Regarding the error with
MATCH (g:Gene {name: "G1"})-[r]-(n)
RETURN DISTINCT type(r), count(r) as g1
UNION ALL MATCH (g:Gene {name: "G2"})-[r]-(n)
RETURN DISTINCT type(r), count(r) as g2
this is expected but can be avoided if you run
RETURN DISTINCT type(r), count(r) as g1
UNION ALL MATCH (g:Gene {name: "G2"})-[r]-(n)
RETURN DISTINCT type(r), count(r) as g1
admittedly your output may not allow you to differentiate data. Maybe use
MATCH (g:Gene {name: "G1"})-[r]-(n)
RETURN 'G1' as gene, DISTINCT type(r), count(r) as g1
UNION ALL MATCH (g:Gene {name: "G2"})-[r]-(n)
RETURN 'G2' as gene, DISTINCT type(r), count(r) as g1
but further I think we dont need the DISTINCT
on type(r) but instead can simply use type(r). This is so because count(r) is going to result in aggregation. For example with test data
i// create 3 Gene nodes
create (n:Gene) set n.name='G1';
create (n:Gene) set n.name='G2';
create (n:Gene) set n.name='G3';
// Gene with name G1 will have 4 relationships to Gene named G2. The
// relationship are as follows
// 2 named R1
// 1 named R2
// 1 named R3
match (n:Gene {name:'G1'}), (n2:Gene {name:'G2'}) create (n)-[:R1]->(n2);
match (n:Gene {name:'G1'}), (n2:Gene {name:'G2'}) create (n)-[:R1]->(n2);
match (n:Gene {name:'G1'}), (n2:Gene {name:'G2'}) create (n)-[:R2]->(n2);
match (n:Gene {name:'G1'}), (n2:Gene {name:'G2'}) create (n)-[:R3]->(n2);
// Gene with name G2 will have 3 relationships to Gene named G3. The
// relationship are as follows
// 3 named R1
match (n:Gene {name:'G2'}), (n2:Gene {name:'G3'}) create (n)-[:R1]->(n2);
match (n:Gene {name:'G2'}), (n2:Gene {name:'G3'}) create (n)-[:R1]->(n2);
match (n:Gene {name:'G2'}), (n2:Gene {name:'G3'}) create (n)-[:R1]->(n2);
and now
match (n:Gene)-[r]->() return distinct type(r), count(r);
+--------------------+
| type(r) | count(r) |
+--------------------+
| "R3" | 1 |
| "R2" | 1 |
| "R1" | 5 |
+--------------------+
3 rows available after 15 ms, consumed after another 5 ms
and if I remove DISTINCT
I get the same output.
and maybe what you are really after is
match (n:Gene)-[r]->() return n.name,type(r), count(r);
+-----------------------------+
| n.name | type(r) | count(r) |
+-----------------------------+
| "G1" | "R3" | 1 |
| "G1" | "R2" | 1 |
| "G1" | "R1" | 2 |
| "G2" | "R1" | 3 |
+-----------------------------+
02-04-2021 06:52 AM
Hi Dana, this is Neo4j 4.0.5 I believe.. Does it matter in this context?

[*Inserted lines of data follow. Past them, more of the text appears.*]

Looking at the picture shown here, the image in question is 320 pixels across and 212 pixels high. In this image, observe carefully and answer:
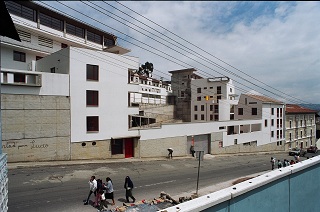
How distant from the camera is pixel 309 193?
4.83m

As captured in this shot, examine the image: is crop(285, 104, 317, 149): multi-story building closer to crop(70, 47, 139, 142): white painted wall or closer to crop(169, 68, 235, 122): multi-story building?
crop(169, 68, 235, 122): multi-story building

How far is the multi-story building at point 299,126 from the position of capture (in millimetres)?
46031

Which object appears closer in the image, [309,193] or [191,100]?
[309,193]

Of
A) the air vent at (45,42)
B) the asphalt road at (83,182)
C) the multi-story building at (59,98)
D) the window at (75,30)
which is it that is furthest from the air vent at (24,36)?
the asphalt road at (83,182)

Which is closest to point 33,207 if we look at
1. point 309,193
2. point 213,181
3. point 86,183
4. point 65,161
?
point 86,183

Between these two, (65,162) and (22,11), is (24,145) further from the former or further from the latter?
(22,11)

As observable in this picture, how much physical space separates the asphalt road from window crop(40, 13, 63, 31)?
19.8 metres

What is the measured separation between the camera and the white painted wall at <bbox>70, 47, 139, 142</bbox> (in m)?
20.5

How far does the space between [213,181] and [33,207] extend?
12306mm

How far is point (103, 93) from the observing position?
22.2 meters

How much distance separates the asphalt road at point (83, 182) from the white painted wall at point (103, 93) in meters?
3.64

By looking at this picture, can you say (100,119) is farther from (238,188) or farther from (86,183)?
(238,188)

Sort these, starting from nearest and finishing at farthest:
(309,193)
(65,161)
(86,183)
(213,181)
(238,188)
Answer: (238,188), (309,193), (86,183), (213,181), (65,161)

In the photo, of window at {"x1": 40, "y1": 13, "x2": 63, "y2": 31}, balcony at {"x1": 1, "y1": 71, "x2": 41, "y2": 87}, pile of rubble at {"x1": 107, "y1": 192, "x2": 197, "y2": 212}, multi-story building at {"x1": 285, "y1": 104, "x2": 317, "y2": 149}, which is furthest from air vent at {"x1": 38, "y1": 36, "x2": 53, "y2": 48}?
multi-story building at {"x1": 285, "y1": 104, "x2": 317, "y2": 149}
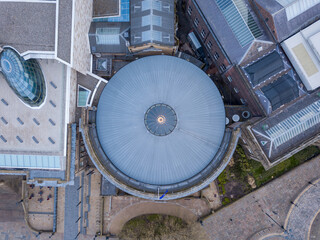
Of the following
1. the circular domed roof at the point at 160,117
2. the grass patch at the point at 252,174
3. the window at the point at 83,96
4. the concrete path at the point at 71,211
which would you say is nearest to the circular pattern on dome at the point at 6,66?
the window at the point at 83,96

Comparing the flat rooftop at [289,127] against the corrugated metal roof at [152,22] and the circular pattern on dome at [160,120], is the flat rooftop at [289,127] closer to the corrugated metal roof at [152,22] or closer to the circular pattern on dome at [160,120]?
the circular pattern on dome at [160,120]

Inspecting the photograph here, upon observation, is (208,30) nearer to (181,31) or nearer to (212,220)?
(181,31)

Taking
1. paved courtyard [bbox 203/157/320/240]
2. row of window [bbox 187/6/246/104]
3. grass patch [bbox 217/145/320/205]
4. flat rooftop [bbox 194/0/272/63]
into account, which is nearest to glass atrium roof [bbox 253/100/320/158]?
row of window [bbox 187/6/246/104]

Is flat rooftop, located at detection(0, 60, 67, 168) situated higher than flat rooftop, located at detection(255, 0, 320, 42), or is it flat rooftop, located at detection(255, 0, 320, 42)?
flat rooftop, located at detection(255, 0, 320, 42)

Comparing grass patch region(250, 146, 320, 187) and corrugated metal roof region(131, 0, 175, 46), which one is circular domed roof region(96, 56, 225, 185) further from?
grass patch region(250, 146, 320, 187)

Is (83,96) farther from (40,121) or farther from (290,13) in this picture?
(290,13)
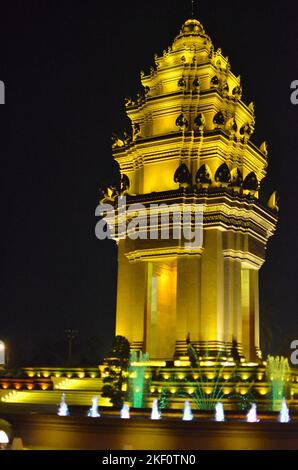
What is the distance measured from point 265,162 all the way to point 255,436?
2115 centimetres

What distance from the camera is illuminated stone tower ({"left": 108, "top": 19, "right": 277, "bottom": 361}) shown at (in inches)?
1267

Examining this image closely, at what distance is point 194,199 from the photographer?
106 ft

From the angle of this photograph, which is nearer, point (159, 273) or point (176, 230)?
point (176, 230)

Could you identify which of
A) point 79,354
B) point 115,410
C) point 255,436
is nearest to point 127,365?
point 115,410

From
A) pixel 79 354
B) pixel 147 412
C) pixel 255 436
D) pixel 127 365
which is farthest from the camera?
pixel 79 354

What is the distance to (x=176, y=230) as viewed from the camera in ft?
107

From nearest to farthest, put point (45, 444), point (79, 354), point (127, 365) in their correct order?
point (45, 444) < point (127, 365) < point (79, 354)

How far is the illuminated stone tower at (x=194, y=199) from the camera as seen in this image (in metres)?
32.2

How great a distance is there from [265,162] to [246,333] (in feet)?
30.1

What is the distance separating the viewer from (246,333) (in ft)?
113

If I understand your reply correctly, it is not possible to get "wide" data rather than "long" data, borrowing the terminology from the tidyverse? Ideally I was hoping to get a table that contains three columns, type(r), counts for G1 and counts for G2
02-04-2021 06:58 AM
version.. in this case doesnt not matter except as you initially reported that an error was encountered I wanted to make sure this was / wasnt reproducible on said version
regarding your desired output are you expecting output similar to
RelationshpName G1 G2
R1 2 3
R2 1 0
R3 1 0
but where RelationshipName can be any value on the Y axis and the list on Genes on the X axis can be N number of Genes ??
02-05-2021 03:21 AM
Yes precisely, that was the idea. Maybe not the approach?